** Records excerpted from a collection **
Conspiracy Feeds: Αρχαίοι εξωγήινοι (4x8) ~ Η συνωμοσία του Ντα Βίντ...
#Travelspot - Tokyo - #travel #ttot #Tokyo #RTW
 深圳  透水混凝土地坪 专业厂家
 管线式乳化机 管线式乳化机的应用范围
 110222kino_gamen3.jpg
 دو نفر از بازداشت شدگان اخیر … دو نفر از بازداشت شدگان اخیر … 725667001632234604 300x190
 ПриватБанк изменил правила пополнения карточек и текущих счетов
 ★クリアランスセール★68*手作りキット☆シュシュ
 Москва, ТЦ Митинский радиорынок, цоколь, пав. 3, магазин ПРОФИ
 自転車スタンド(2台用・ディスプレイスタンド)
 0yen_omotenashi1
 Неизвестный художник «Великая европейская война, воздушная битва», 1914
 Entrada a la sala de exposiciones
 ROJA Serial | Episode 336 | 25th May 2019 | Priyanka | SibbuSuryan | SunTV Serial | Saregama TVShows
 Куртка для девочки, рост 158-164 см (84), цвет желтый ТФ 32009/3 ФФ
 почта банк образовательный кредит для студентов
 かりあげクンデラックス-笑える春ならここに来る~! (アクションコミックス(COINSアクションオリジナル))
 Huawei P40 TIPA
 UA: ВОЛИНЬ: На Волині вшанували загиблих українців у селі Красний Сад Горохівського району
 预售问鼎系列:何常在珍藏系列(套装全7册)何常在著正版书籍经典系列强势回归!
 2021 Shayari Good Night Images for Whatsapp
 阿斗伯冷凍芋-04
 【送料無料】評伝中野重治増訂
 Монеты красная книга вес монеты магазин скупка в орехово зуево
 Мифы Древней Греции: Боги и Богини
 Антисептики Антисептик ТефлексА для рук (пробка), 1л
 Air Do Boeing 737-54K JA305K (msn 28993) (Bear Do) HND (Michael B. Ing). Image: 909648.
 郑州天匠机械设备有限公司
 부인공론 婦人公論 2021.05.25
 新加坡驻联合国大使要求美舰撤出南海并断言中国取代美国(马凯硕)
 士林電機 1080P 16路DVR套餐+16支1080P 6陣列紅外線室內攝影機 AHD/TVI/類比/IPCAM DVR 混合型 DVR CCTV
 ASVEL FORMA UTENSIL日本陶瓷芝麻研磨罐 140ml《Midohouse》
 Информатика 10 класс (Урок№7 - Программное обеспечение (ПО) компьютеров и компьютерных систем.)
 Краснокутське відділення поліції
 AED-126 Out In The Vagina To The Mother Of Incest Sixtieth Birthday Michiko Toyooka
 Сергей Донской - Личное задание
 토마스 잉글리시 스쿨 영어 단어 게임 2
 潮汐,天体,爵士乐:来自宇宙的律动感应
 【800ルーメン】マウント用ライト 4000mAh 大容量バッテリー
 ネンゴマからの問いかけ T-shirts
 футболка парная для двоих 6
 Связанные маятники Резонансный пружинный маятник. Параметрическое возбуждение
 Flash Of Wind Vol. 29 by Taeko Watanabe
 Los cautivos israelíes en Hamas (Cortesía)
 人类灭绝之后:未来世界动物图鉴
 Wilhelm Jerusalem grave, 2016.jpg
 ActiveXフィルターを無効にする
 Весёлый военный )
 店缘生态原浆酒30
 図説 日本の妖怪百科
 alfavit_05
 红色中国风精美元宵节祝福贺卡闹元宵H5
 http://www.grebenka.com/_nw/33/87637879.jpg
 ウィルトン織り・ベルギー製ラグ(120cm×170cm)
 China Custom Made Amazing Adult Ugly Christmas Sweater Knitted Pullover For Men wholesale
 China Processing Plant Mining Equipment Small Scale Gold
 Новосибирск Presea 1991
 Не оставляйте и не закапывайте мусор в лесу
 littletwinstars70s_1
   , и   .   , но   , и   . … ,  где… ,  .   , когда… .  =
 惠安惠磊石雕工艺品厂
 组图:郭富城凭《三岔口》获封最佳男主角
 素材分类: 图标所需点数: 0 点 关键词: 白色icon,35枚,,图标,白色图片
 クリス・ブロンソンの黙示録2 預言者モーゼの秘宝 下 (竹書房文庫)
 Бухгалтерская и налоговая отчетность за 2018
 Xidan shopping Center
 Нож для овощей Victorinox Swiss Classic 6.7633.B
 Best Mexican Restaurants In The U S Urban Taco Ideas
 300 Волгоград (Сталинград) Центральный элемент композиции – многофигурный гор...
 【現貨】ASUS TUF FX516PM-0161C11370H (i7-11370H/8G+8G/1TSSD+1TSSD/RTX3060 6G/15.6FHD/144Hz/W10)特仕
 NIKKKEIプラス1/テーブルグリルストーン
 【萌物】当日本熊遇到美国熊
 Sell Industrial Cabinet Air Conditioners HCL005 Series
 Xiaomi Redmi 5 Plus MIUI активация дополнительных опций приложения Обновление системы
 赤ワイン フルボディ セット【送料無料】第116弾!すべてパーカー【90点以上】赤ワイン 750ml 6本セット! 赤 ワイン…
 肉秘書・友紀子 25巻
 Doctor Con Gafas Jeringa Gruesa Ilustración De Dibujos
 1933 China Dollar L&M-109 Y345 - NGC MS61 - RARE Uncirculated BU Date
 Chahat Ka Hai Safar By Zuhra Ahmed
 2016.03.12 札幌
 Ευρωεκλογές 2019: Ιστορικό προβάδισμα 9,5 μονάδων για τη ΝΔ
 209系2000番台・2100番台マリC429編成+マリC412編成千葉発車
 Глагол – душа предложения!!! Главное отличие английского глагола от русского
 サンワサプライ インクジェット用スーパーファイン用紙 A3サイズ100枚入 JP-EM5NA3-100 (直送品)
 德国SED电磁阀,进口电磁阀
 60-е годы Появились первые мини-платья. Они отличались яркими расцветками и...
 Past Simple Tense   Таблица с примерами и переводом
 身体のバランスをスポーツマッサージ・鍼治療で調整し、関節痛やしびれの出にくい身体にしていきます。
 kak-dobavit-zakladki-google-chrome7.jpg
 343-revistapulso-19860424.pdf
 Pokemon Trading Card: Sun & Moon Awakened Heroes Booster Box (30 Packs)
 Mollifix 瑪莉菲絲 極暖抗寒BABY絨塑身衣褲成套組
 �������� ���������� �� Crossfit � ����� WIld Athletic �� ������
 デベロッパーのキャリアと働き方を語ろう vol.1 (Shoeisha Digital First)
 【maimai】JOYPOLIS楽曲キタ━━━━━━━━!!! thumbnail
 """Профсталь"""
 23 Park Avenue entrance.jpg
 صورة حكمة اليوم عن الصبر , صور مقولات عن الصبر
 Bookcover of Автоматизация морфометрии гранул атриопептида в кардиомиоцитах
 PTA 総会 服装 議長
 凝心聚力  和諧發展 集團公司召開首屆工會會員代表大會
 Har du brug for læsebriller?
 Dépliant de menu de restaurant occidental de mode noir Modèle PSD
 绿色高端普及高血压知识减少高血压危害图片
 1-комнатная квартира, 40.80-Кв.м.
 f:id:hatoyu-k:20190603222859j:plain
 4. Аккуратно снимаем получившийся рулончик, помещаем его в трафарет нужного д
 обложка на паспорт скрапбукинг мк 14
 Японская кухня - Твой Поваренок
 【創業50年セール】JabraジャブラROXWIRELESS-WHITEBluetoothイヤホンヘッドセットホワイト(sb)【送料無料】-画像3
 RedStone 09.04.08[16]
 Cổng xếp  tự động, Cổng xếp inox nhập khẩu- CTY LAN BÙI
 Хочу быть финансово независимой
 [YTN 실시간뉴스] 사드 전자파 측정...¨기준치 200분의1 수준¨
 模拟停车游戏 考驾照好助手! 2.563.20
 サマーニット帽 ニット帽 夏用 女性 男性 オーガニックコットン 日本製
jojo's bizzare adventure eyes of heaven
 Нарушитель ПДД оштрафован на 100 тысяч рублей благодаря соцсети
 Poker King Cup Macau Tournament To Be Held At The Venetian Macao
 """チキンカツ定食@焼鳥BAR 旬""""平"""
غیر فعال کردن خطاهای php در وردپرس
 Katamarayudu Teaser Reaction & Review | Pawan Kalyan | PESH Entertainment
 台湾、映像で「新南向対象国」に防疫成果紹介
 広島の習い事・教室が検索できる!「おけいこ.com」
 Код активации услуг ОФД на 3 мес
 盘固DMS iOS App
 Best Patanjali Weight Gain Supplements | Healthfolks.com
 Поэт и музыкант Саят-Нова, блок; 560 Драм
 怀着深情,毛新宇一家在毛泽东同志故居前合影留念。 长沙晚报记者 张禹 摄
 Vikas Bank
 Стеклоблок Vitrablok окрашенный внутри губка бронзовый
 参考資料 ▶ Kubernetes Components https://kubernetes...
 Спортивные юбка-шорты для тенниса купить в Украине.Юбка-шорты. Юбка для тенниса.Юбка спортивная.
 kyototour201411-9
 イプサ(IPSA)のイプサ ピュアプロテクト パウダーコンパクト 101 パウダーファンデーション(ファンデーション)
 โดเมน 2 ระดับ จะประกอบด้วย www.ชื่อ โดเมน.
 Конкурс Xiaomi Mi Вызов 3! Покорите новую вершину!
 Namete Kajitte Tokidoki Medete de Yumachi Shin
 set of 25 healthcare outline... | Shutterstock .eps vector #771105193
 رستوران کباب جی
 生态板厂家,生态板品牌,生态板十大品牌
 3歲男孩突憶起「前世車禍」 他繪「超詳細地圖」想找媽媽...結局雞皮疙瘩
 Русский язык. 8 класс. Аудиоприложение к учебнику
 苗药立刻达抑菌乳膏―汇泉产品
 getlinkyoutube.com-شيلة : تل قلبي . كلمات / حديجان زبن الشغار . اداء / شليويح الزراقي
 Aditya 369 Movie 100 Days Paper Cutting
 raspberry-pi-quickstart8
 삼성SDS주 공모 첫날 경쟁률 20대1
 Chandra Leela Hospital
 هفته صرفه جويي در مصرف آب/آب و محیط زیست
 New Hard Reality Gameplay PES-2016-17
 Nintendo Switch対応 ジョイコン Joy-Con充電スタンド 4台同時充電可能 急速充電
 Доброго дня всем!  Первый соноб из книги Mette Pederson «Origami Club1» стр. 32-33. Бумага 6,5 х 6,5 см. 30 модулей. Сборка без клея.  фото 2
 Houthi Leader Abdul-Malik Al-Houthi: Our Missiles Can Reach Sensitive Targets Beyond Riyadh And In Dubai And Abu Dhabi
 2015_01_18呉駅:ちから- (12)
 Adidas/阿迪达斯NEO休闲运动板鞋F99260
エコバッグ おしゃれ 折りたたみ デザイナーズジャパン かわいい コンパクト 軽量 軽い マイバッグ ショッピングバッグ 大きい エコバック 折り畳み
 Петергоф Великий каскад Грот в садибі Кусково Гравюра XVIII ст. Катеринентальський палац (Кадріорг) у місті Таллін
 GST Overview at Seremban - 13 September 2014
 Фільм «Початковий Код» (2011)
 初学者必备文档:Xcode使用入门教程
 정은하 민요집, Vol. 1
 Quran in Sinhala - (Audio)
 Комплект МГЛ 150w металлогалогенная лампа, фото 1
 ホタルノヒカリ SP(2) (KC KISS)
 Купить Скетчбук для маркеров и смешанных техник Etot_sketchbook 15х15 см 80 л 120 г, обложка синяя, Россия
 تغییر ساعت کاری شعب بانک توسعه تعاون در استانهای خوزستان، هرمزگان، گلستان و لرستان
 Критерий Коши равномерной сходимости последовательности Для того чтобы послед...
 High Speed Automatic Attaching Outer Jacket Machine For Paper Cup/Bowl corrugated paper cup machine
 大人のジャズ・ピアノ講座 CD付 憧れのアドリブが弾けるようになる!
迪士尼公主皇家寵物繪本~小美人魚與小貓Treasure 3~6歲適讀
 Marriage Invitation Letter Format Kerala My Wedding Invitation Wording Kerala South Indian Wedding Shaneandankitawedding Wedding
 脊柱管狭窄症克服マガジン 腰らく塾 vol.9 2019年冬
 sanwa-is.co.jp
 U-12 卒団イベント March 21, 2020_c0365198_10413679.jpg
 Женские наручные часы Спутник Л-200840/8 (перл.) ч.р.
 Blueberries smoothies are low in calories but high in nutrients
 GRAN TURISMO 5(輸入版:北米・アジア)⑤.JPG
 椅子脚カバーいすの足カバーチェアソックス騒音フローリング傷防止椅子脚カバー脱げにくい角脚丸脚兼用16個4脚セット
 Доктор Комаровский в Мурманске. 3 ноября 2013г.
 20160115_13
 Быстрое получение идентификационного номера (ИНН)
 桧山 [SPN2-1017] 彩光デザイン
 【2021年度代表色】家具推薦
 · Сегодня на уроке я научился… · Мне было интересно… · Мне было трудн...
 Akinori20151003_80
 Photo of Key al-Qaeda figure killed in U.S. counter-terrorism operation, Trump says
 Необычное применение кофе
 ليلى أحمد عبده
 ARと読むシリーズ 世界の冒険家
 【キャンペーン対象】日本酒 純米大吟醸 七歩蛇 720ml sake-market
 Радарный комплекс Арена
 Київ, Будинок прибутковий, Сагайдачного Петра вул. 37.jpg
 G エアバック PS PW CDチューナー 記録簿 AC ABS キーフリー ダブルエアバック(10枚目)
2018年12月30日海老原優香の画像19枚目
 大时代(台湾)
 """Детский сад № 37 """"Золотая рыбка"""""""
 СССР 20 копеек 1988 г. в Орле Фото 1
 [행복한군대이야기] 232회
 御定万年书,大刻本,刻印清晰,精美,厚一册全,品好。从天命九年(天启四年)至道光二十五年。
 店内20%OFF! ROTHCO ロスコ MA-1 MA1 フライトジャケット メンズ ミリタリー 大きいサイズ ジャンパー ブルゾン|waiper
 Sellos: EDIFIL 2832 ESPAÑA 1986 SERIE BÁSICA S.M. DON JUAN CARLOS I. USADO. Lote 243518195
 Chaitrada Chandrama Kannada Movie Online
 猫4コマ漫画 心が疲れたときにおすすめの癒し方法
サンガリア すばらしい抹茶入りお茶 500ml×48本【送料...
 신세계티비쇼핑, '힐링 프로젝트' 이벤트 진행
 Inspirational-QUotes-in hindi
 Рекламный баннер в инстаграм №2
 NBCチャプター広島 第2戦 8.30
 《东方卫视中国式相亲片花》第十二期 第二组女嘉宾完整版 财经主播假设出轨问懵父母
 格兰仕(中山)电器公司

** What this task involves **
Quote every line from the beginning of the entries up to and including the line that contains "Entrada a la sala de exposiciones".

** Final answer **
Conspiracy Feeds: Αρχαίοι εξωγήινοι (4x8) ~ Η συνωμοσία του Ντα Βίντ...
#Travelspot - Tokyo - #travel #ttot #Tokyo #RTW
 深圳  透水混凝土地坪 专业厂家
 管线式乳化机 管线式乳化机的应用范围
 110222kino_gamen3.jpg
 دو نفر از بازداشت شدگان اخیر … دو نفر از بازداشت شدگان اخیر … 725667001632234604 300x190
 ПриватБанк изменил правила пополнения карточек и текущих счетов
 ★クリアランスセール★68*手作りキット☆シュシュ
 Москва, ТЦ Митинский радиорынок, цоколь, пав. 3, магазин ПРОФИ
 自転車スタンド(2台用・ディスプレイスタンド)
 0yen_omotenashi1
 Неизвестный художник «Великая европейская война, воздушная битва», 1914
 Entrada a la sala de exposiciones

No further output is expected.